- WHAT IS REQUIRED -
Please repeat each line from the one holding "Espresso kafijas automāts" through the final line of the data, exactly as it stands, with no pictures.

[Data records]
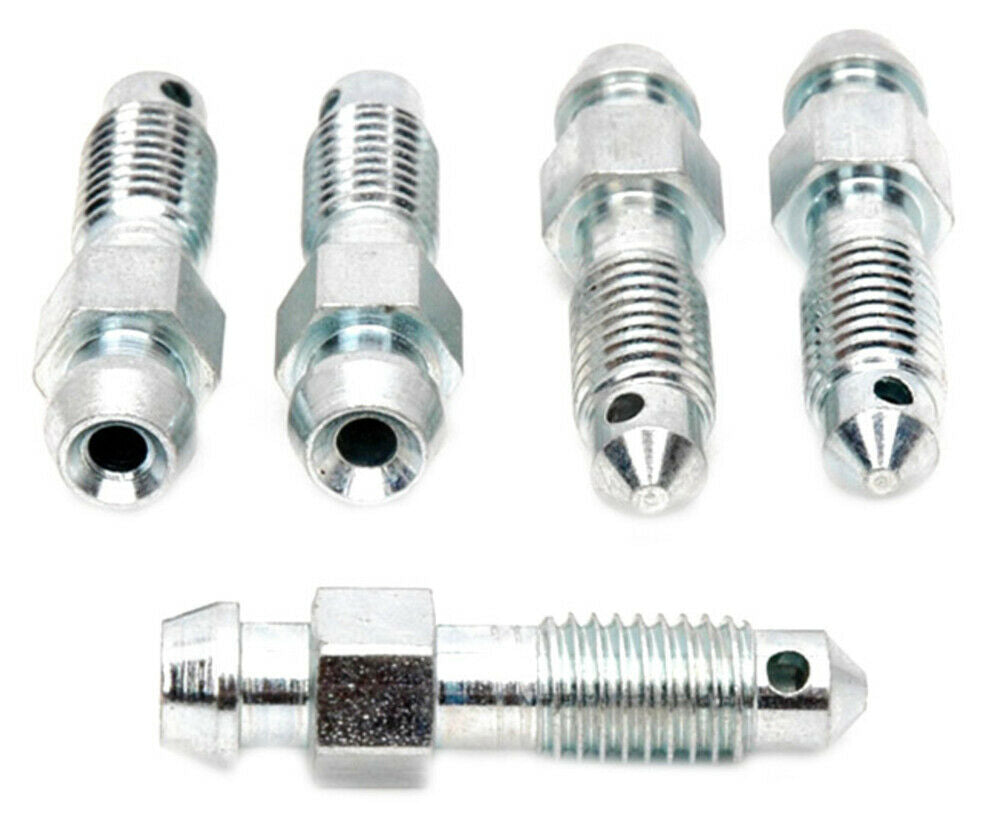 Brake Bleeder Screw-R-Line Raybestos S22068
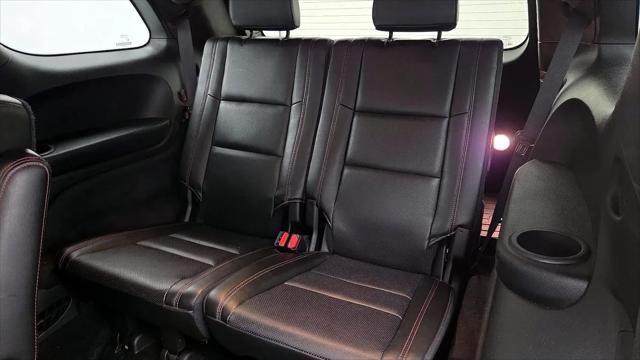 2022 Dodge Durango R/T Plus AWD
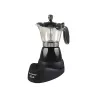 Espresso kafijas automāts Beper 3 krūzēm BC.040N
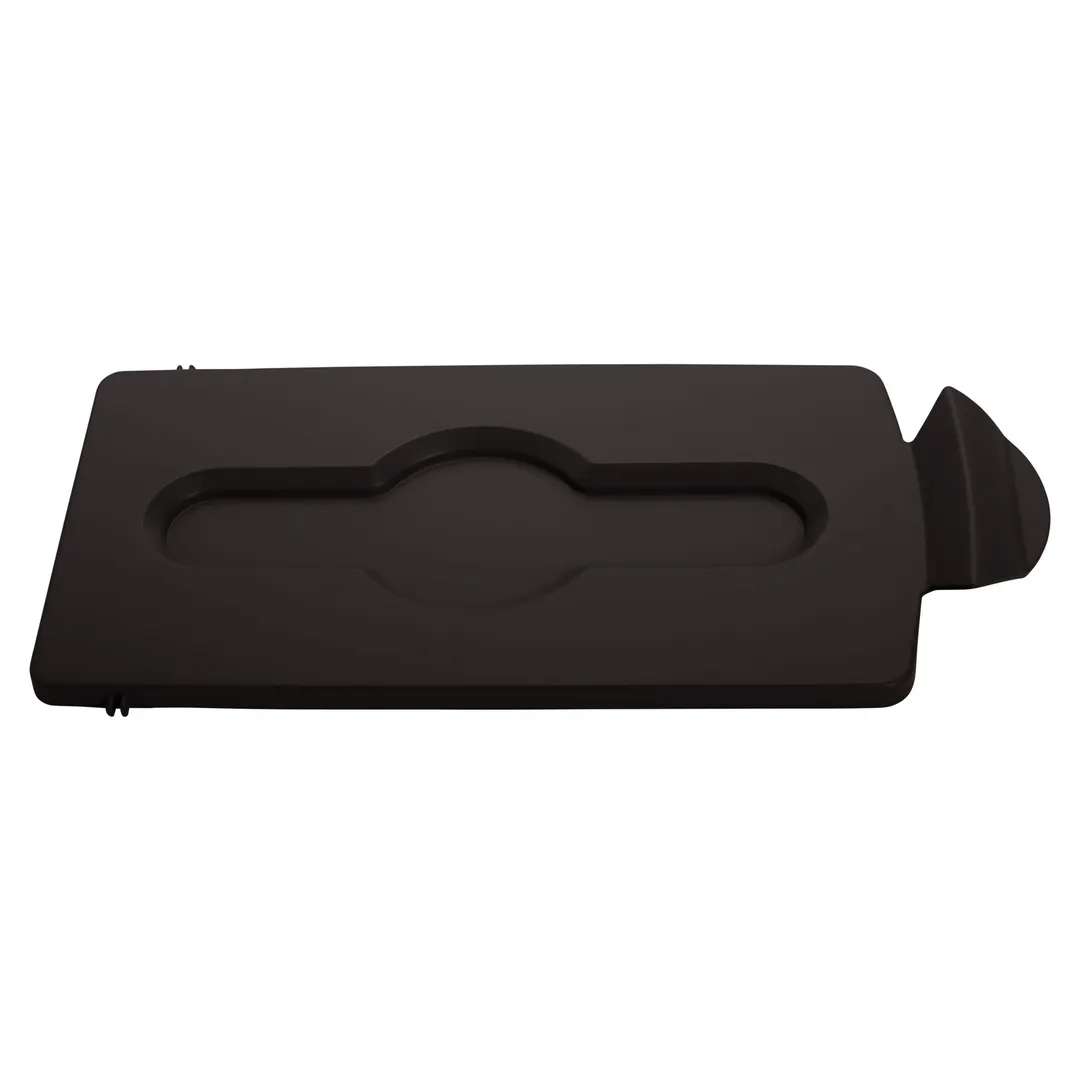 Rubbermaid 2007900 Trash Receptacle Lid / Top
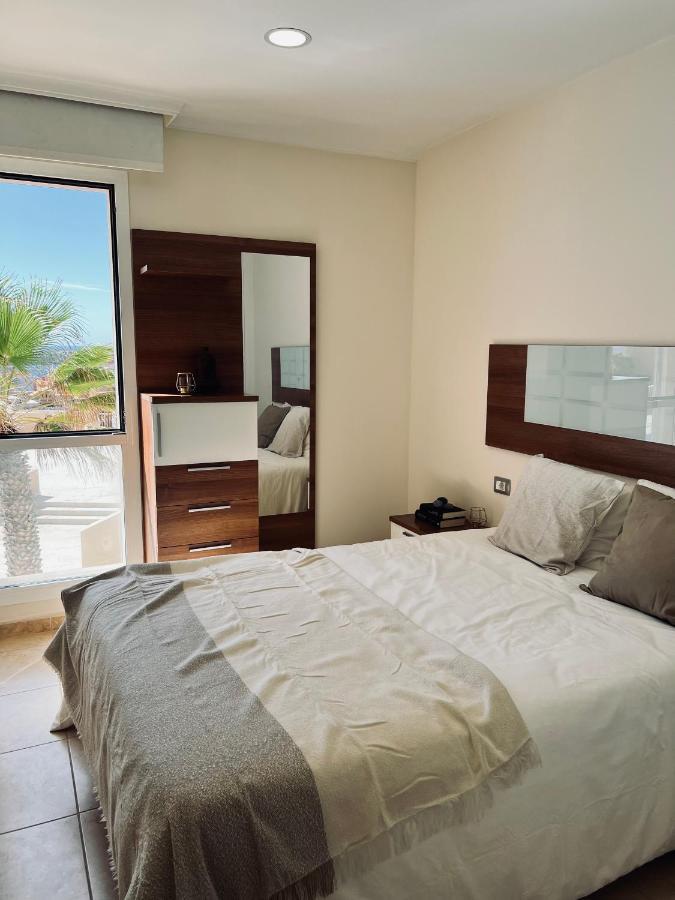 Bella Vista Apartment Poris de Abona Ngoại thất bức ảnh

- REPLY -
 Espresso kafijas automāts Beper 3 krūzēm BC.040N
 Rubbermaid 2007900 Trash Receptacle Lid / Top
 Bella Vista Apartment Poris de Abona Ngoại thất bức ảnh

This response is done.